▶ **Problems**
• a. Write out the section of the wood sorption passage below, starting at "Cycling the wood" and ending at "in Table 2.".
• b. Summarize the wood sorption passage below in two sentences.

▶ **Page excerpt**

--------------------

Cycling the wood between two RH-values will result in closed hysteresis loops (scanning curves) bound by the adsorption and desorption isotherm. To get an indication of the two boundary curves at 60 °C, the variables used to describe the sorption isotherm at 20 °C were adjusted to enclose the experimentally obtained datapoints. The results show that the sorption isotherm lowers for higher temperatures (Engelund et al. 2013; Shi and Avramidis 2017a; Skaar 1988), as seen when the average EMC of \(12.0\) and \(7.7\%\) (\(80\) and \(40\%\) RH) obtained in the present study is compared with the average of \(16.4\) and \(8.5\%\) MC found for the sorption isotherm by Bratasz et al. (2012) at the same RH-levels. The variables needed to describe both sorption isotherms are collected in Table 2.

--------------------

▶ **Dataset extract**
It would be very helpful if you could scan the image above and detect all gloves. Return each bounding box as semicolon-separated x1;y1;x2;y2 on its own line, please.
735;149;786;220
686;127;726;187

--------------------

▶ **Replies**
• a.
Cycling the wood between two RH-values will result in closed hysteresis loops (scanning curves) bound by the adsorption and desorption isotherm. To get an indication of the two boundary curves at 60 °C, the variables used to describe the sorption isotherm at 20 °C were adjusted to enclose the experimentally obtained datapoints. The results show that the sorption isotherm lowers for higher temperatures (Engelund et al. 2013; Shi and Avramidis 2017a; Skaar 1988), as seen when the average EMC of \(12.0\) and \(7.7\%\) (\(80\) and \(40\%\) RH) obtained in the present study is compared with the average of \(16.4\) and \(8.5\%\) MC found for the sorption isotherm by Bratasz et al. (2012) at the same RH-levels. The variables needed to describe both sorption isotherms are collected in Table 2.

• b. Cycling wood between two RH values produces closed hysteresis loops bounded by the adsorption and desorption isotherms, and the variables describing the 20 °C isotherm were adjusted to enclose the experimental data points at 60 °C. The sorption isotherm is lower at the higher temperature: the average EMCs of 12.0% and 7.7% at 80% and 40% RH found in this study compare with average MCs of 16.4% and 8.5% reported by Bratasz et al. (2012) at the same RH levels.